I am amazed how often people will completely abandon an idea after they test it out once.  It’s easy to find examples from daily life.  You write a great essay and show it to one person who hates it, then throw it away.  You discover a new restaurant and ask one friend to go, who refuses, then never mention it again.

It’s even more rampant at the project level.  A group of students start a club at their university, don’t recruit more than five people in one month, then decide to throw in the towel.  A marketing team launches an online campaign, doesn’t hit its target goals, and decides the Internet is not suited to their product.  A design team creates one prototype that the client doesn’t like, and then starts completely fresh with a new design.

It’s human nature to please, and most of us are sensitive to negative feedback.  It oftentimes only takes one offhand comment to make us abandon an original idea.

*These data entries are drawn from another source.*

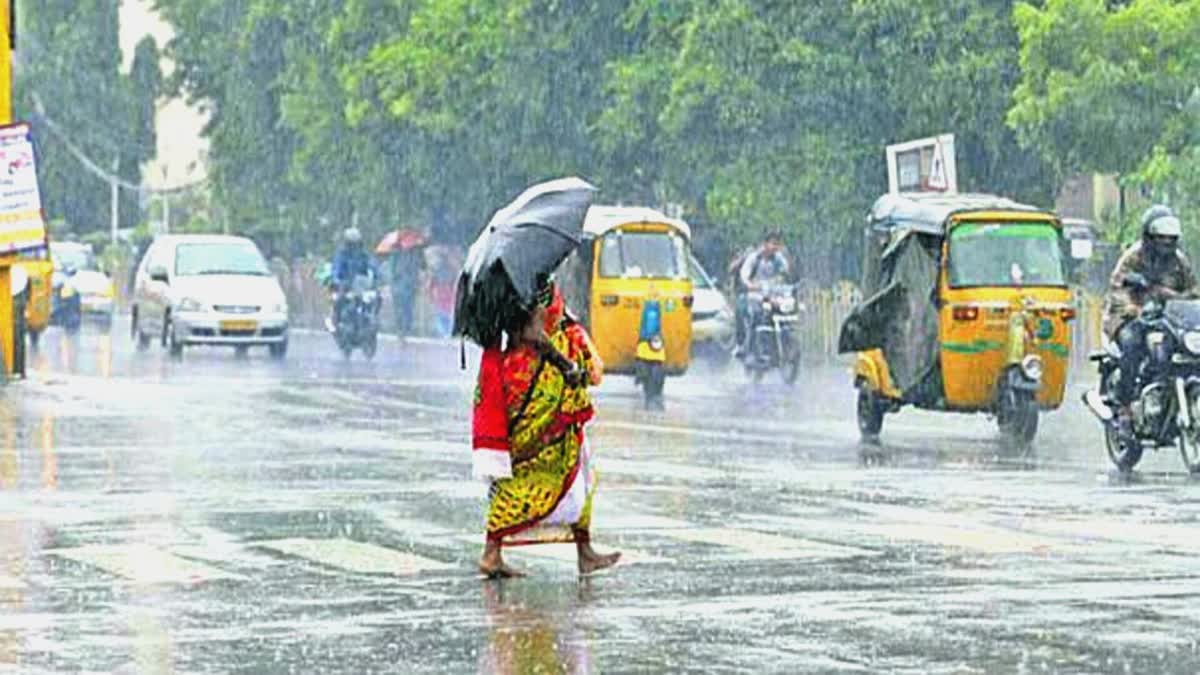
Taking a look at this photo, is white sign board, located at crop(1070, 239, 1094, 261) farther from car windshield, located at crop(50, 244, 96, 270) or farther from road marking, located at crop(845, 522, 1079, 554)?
car windshield, located at crop(50, 244, 96, 270)

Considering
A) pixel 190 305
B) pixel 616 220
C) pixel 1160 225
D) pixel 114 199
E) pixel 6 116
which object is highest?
pixel 114 199

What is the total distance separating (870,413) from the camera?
2589 cm

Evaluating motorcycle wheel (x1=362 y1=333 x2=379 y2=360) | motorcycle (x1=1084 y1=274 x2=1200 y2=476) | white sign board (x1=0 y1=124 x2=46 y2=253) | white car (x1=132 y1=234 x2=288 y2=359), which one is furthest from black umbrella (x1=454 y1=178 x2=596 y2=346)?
motorcycle wheel (x1=362 y1=333 x2=379 y2=360)

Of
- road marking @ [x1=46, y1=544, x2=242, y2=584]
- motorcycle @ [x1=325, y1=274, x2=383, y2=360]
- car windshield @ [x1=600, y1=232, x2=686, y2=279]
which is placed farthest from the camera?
motorcycle @ [x1=325, y1=274, x2=383, y2=360]

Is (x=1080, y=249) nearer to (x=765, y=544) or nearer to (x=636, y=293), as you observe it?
(x=636, y=293)

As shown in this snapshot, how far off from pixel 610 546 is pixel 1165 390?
7035 millimetres

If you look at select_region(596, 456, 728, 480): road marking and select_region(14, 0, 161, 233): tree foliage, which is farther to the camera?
select_region(14, 0, 161, 233): tree foliage

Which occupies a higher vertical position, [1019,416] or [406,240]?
[406,240]

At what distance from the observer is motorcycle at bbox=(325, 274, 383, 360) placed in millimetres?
46938

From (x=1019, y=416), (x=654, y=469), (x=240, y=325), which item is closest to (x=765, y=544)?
(x=654, y=469)

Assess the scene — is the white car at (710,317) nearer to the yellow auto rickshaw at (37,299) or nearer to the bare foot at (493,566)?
the yellow auto rickshaw at (37,299)

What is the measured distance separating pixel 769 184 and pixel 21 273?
11.5 metres

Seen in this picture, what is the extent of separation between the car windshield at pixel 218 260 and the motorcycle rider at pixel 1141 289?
25.5 metres

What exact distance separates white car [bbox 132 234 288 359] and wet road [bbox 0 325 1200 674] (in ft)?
55.9
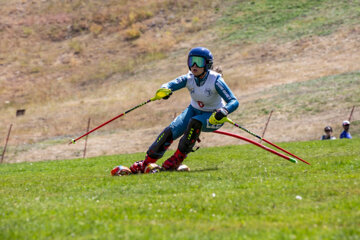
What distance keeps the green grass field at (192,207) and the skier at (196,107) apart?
0.99 m

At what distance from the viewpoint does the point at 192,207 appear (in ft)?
23.5

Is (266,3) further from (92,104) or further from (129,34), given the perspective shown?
(92,104)

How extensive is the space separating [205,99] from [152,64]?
4237 cm

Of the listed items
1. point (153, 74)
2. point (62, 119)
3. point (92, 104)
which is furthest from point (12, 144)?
point (153, 74)

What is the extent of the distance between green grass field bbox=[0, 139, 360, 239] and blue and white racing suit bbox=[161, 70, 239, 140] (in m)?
1.31

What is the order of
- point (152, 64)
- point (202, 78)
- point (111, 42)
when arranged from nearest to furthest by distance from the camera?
point (202, 78) < point (152, 64) < point (111, 42)

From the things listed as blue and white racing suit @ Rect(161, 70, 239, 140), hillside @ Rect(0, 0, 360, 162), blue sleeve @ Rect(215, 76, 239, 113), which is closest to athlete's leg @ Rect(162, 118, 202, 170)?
blue and white racing suit @ Rect(161, 70, 239, 140)

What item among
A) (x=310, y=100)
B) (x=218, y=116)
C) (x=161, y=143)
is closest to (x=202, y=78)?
(x=218, y=116)

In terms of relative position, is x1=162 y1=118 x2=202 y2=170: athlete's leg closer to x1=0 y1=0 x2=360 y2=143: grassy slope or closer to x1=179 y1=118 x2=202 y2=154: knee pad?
x1=179 y1=118 x2=202 y2=154: knee pad

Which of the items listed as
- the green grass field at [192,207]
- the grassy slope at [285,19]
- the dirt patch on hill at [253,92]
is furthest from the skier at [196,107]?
the grassy slope at [285,19]

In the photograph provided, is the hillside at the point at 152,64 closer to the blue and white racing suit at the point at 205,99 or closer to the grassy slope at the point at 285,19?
the grassy slope at the point at 285,19

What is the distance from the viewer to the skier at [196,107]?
36.8 feet

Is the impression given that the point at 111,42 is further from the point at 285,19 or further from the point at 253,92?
the point at 253,92

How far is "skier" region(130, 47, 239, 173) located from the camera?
1120 centimetres
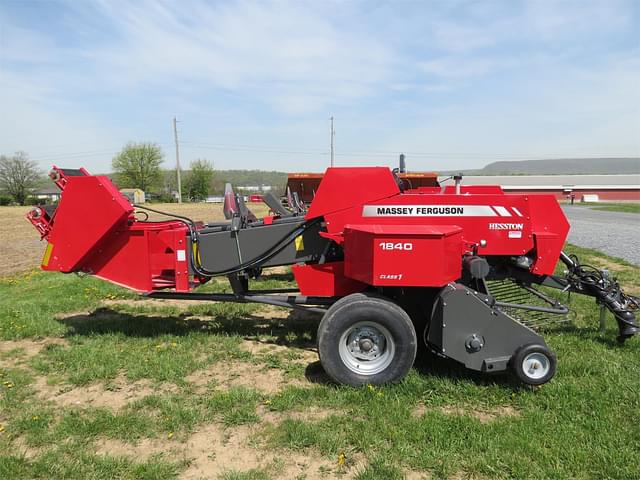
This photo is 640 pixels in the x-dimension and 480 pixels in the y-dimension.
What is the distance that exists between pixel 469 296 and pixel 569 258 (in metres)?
1.81

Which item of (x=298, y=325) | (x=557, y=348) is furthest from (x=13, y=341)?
(x=557, y=348)

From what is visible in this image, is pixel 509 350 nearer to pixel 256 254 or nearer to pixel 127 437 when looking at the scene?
pixel 256 254

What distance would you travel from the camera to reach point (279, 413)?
3561 mm

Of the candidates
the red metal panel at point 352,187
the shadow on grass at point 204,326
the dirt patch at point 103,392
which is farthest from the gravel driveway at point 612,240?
the dirt patch at point 103,392

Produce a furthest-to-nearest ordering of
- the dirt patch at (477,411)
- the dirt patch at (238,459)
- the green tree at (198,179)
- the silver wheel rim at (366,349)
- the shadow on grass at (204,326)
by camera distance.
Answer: the green tree at (198,179), the shadow on grass at (204,326), the silver wheel rim at (366,349), the dirt patch at (477,411), the dirt patch at (238,459)

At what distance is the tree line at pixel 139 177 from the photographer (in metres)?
69.6

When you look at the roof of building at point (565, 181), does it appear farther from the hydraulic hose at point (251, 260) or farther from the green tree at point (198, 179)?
the hydraulic hose at point (251, 260)

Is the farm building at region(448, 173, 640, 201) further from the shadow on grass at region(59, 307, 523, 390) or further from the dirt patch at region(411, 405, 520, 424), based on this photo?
the dirt patch at region(411, 405, 520, 424)

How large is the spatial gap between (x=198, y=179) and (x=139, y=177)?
11767mm

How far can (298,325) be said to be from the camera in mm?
5746

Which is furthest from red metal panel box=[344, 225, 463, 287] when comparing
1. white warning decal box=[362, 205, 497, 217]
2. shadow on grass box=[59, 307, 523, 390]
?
shadow on grass box=[59, 307, 523, 390]

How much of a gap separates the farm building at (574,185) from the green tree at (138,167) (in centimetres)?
5296

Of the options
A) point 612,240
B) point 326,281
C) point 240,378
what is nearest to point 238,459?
point 240,378

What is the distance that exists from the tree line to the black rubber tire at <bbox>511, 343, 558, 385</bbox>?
62.6m
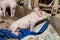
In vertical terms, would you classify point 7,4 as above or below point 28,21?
above

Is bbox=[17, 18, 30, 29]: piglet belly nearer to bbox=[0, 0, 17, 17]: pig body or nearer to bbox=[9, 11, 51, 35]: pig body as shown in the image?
bbox=[9, 11, 51, 35]: pig body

And that’s where the problem lies.

Just because an idea doesn’t succeed at one level or with one person, doesn’t mean it wasn’t a good idea.  Andrew O’Connell wrote a great Harvard Business Review article about how failure with one audience could lead to success somewhere else.  I’d like to take that to another level and say that oftentimes, we’re not right the first time, and that’s okay.  An idea we thought “failed” two years ago might be worth pursuing tomorrow, with just a different coat of paint.

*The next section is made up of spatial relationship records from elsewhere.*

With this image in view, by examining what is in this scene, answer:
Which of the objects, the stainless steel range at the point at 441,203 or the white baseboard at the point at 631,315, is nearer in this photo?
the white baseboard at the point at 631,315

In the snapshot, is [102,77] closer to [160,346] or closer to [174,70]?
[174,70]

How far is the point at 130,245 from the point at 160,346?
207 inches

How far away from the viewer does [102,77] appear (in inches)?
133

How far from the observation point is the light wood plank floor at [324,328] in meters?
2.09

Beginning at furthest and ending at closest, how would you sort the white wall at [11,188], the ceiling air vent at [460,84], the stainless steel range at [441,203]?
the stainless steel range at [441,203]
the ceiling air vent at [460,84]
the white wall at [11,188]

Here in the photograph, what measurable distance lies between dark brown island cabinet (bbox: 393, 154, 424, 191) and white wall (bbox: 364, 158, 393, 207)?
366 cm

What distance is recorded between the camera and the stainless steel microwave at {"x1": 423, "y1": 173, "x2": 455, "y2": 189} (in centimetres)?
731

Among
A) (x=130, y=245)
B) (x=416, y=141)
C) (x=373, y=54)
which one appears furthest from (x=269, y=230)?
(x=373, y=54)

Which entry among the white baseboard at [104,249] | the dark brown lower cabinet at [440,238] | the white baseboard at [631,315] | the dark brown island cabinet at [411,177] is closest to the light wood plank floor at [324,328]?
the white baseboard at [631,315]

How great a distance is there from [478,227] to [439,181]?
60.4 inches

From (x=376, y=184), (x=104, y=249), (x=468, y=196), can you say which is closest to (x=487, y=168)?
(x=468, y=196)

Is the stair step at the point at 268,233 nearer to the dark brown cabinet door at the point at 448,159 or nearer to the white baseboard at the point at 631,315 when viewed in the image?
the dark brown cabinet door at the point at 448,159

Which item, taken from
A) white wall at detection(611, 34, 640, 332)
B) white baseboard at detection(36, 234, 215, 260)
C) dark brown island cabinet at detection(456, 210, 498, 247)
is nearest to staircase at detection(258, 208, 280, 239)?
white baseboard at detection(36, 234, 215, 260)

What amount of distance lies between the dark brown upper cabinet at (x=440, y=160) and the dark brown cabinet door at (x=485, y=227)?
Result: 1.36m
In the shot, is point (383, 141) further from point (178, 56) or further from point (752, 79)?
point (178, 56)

Jacob and I are trying to track of all our ideas with Fellowstream, even the ones we reject, both on the product design and marketing side of things.  We’re not afraid to blur the lines a little to experiment and show people things in a different way if one way isn’t working.  It’s a hard balance to show something new and differentiated in the marketplace, while still being flexible enough to admit you’re wrong at first blush, but we both feel it will be crucial here as we approach the beta phase of our product.  We don’t want to live and die by being either 1) too inflexible to change or 2) too scared to tweak something that hasn’t worked out.